**EXERCISE DESCRIPTION**
Please print every record exactly as it stands, leaving out the pictures.

**MATERIAL TO PROCESS**
++++++++
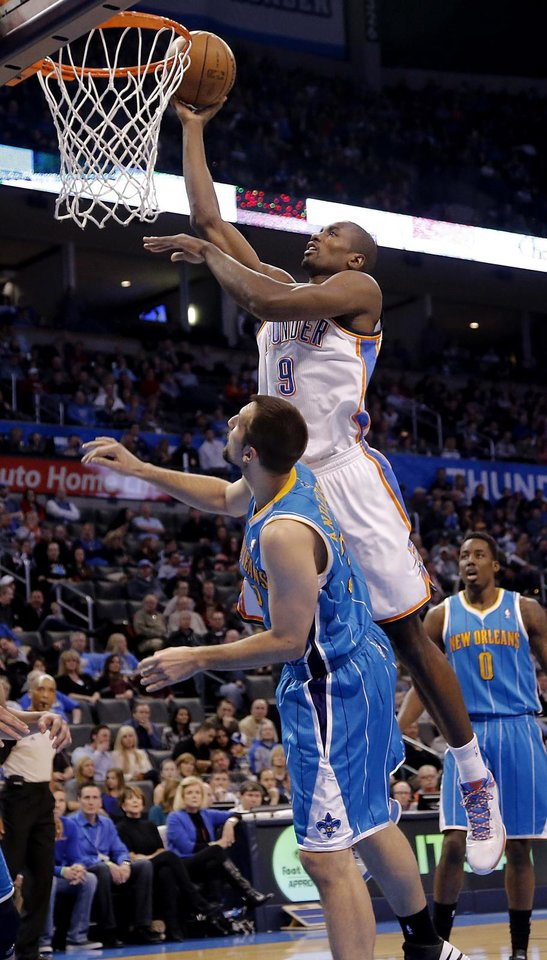Photo - Oklahoma City Thunder's Serge Ibaka (9) lays in a shot over New Orleans Hornets' Ryan Anderson (33) during the NBA basketball game between the Oklahoma City Thunder and the New Orleans Hornets at the Chesapeake Energy Arena on Wednesday, Feb. 27, 2013, in Oklahoma City, Okla. Photo by Chris Landsberger, The Oklahoman
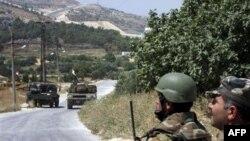Binh sĩ Syria tại làng Istabraq gần thị trấn phía bắc Jisr al-Shughour, ngày 11/6/2011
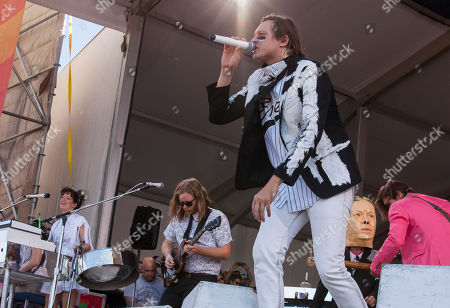 Regina Chassagne, Tim Kingsbury, Win Butler and William Butler of Arcade Fire performs at the New Orleans Jazz and Heritage Festival in New Orleans on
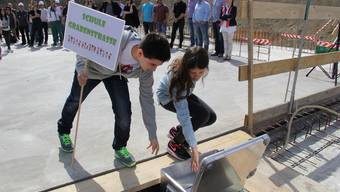 Schüler verewigen sich mit einer Zeitkapsel im Fundament des Schulhaus Reitmen.
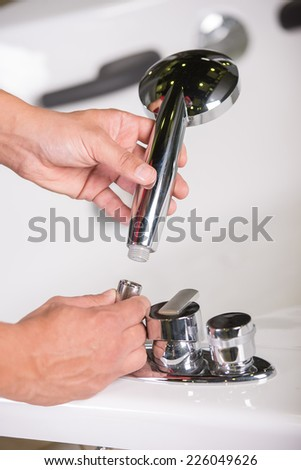 Plumber is repairing bath tub. Service. Close-up. - stock photo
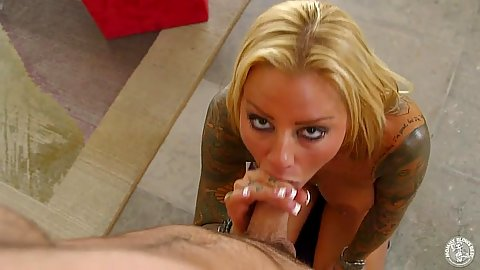 Milf Brittany Shannon kneeling for a blowjob on kitchen floor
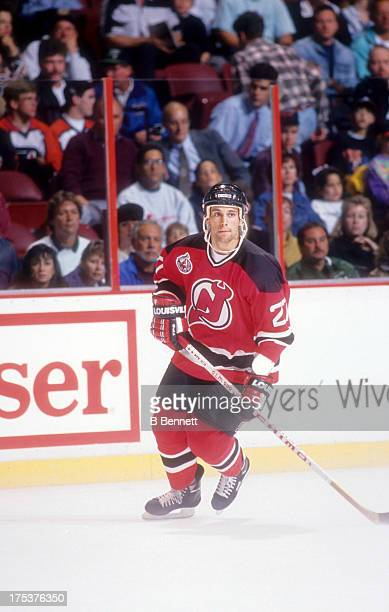 Scott Niedermayer of the New Jersey Devils skates on the ice during an NHL game against the Philadelphia Flyers circa 1993 at the Spectrum in...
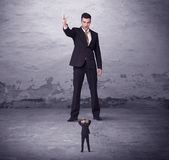 Angry big manager looking at small business man. Concept on background royalty free stock photo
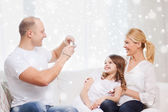 Happy family with camera taking picture at home — Stok fotoğraf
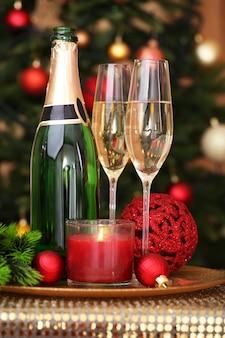 Weihnachtsschmuck und sektflasche und gläser auf heller oberfläche
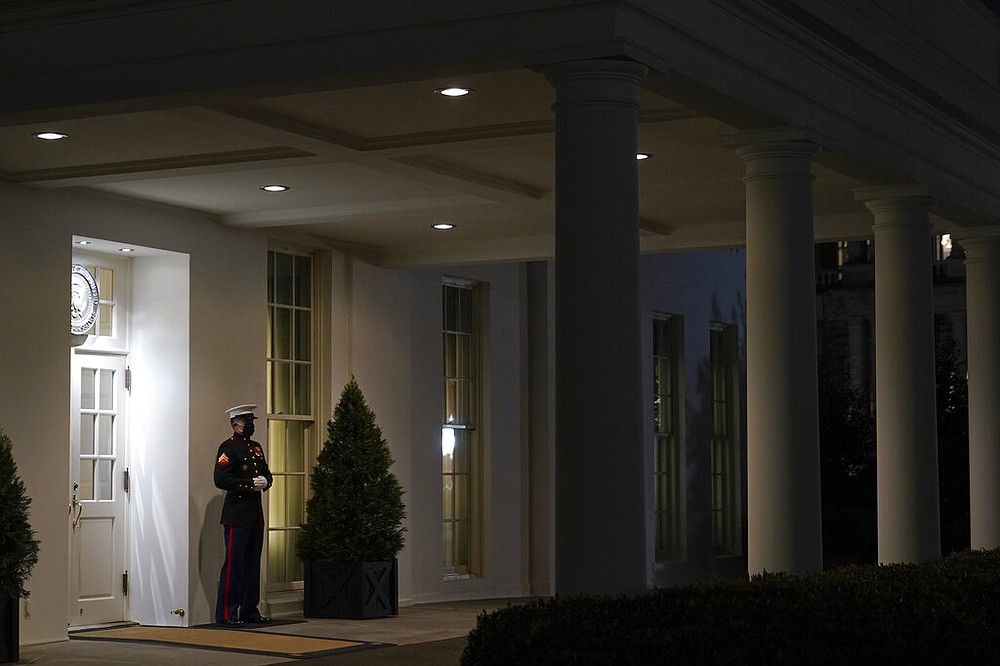 A Marine stands Thursday, Jan. 7, 2021, outside the entrance to the West Wing of the White House, signifying President Donald Trump is in the Oval Office in Washington.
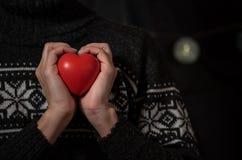 Het meisje in een donkere de wintersweater houdt groot rood hart in hand royalty-vrije stock foto's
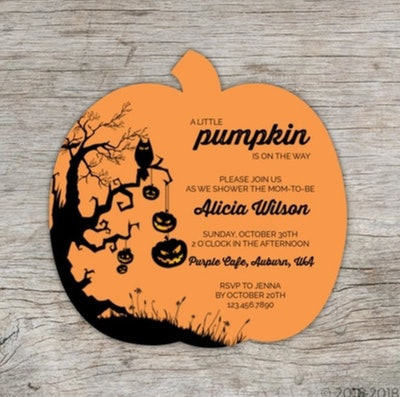 Halloween baby shower invitation; pumpkin shaped invite, orange with black lettering and designs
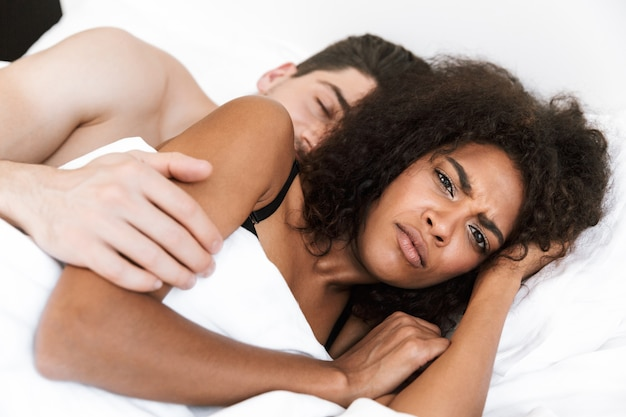 Beautiful young multiethnic couple relaxing in bed under blanket, woman frowning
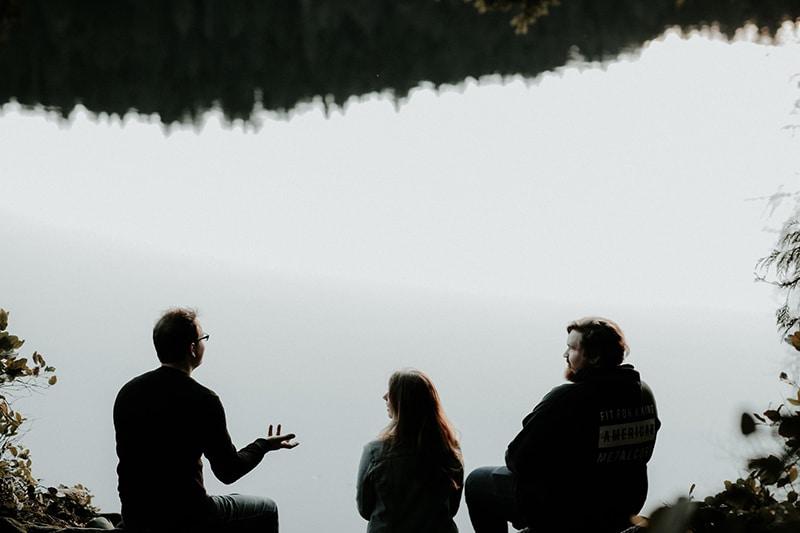 Ein Mann spricht mit Freunden, während er in der Nähe eines Gewässers sitzt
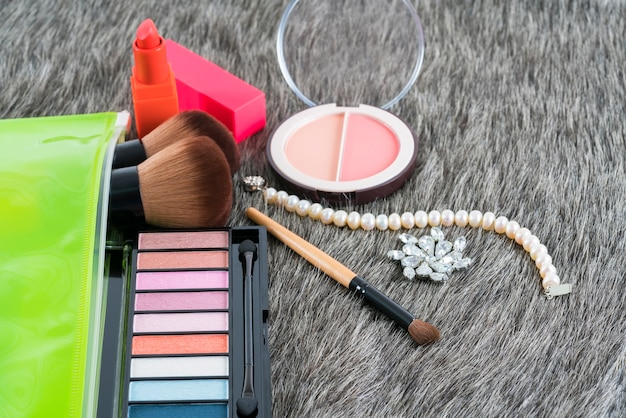 Cosmetic products  for makeup: eye shadow palette and compact blush on fake fur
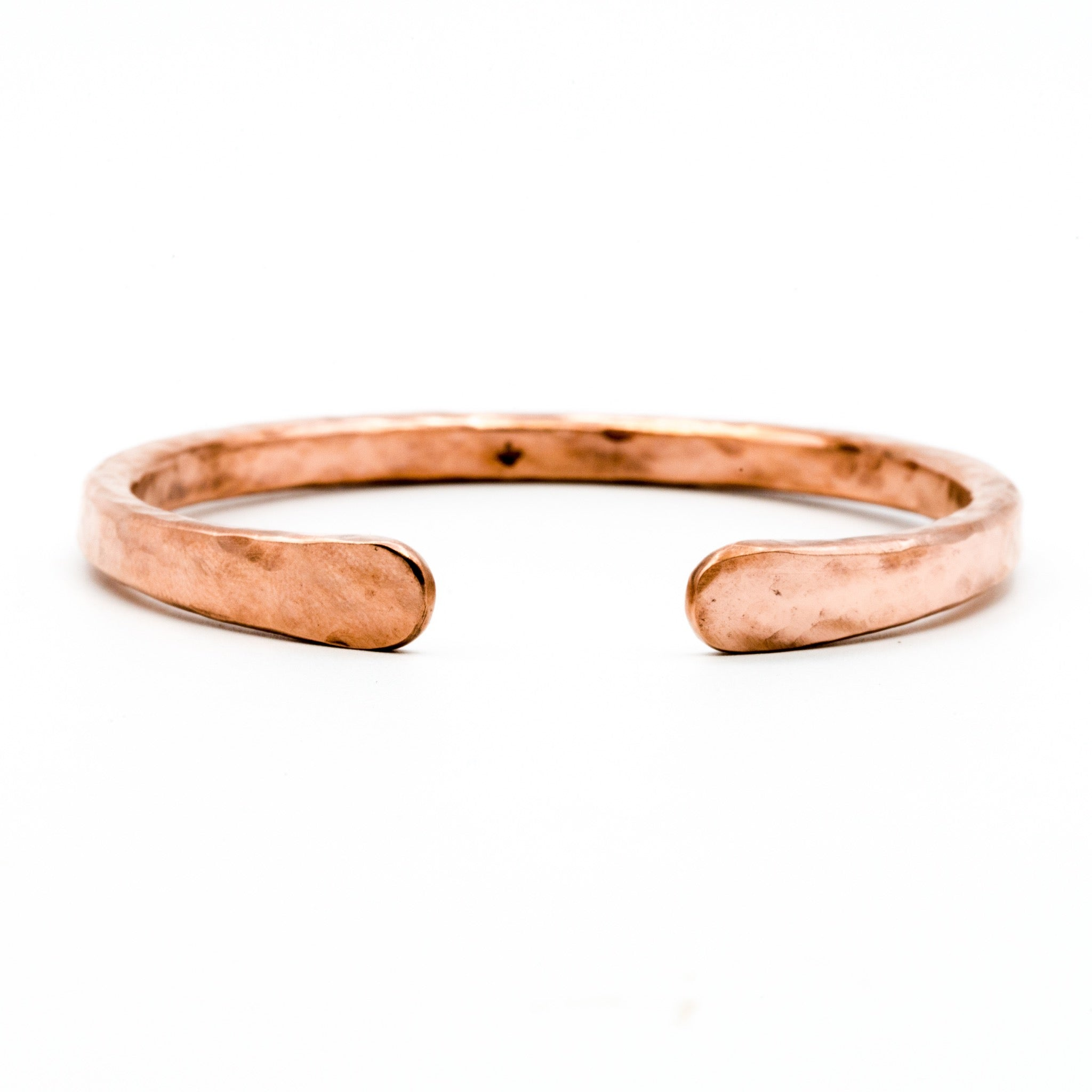 copper hand forged heavy gauge cuff on white background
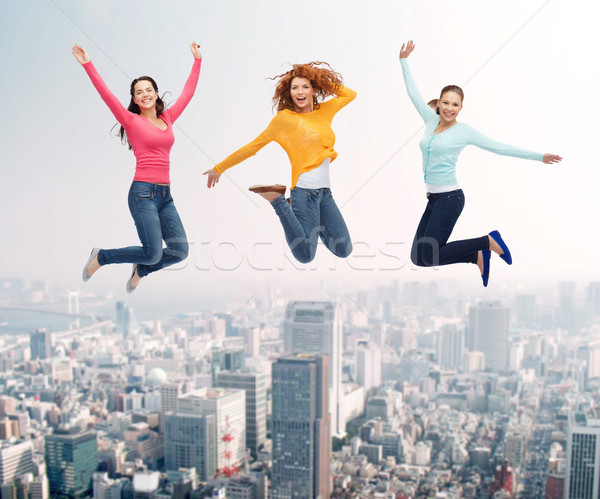 group of smiling women jumping in air Stock photo © dolgachov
++++++++
**SOLVED EXERCISE**
Photo - Oklahoma City Thunder's Serge Ibaka (9) lays in a shot over New Orleans Hornets' Ryan Anderson (33) during the NBA basketball game between the Oklahoma City Thunder and the New Orleans Hornets at the Chesapeake Energy Arena on Wednesday, Feb. 27, 2013, in Oklahoma City, Okla. Photo by Chris Landsberger, The Oklahoman
Binh sĩ Syria tại làng Istabraq gần thị trấn phía bắc Jisr al-Shughour, ngày 11/6/2011
 Regina Chassagne, Tim Kingsbury, Win Butler and William Butler of Arcade Fire performs at the New Orleans Jazz and Heritage Festival in New Orleans on
 Schüler verewigen sich mit einer Zeitkapsel im Fundament des Schulhaus Reitmen.
 Plumber is repairing bath tub. Service. Close-up. - stock photo
 Milf Brittany Shannon kneeling for a blowjob on kitchen floor
 Scott Niedermayer of the New Jersey Devils skates on the ice during an NHL game against the Philadelphia Flyers circa 1993 at the Spectrum in...
 Angry big manager looking at small business man. Concept on background royalty free stock photo
 Happy family with camera taking picture at home — Stok fotoğraf
 Weihnachtsschmuck und sektflasche und gläser auf heller oberfläche
 A Marine stands Thursday, Jan. 7, 2021, outside the entrance to the West Wing of the White House, signifying President Donald Trump is in the Oval Office in Washington.
 Het meisje in een donkere de wintersweater houdt groot rood hart in hand royalty-vrije stock foto's
 Halloween baby shower invitation; pumpkin shaped invite, orange with black lettering and designs
 Beautiful young multiethnic couple relaxing in bed under blanket, woman frowning
 Ein Mann spricht mit Freunden, während er in der Nähe eines Gewässers sitzt
 Cosmetic products  for makeup: eye shadow palette and compact blush on fake fur
 copper hand forged heavy gauge cuff on white background
 group of smiling women jumping in air Stock photo © dolgachov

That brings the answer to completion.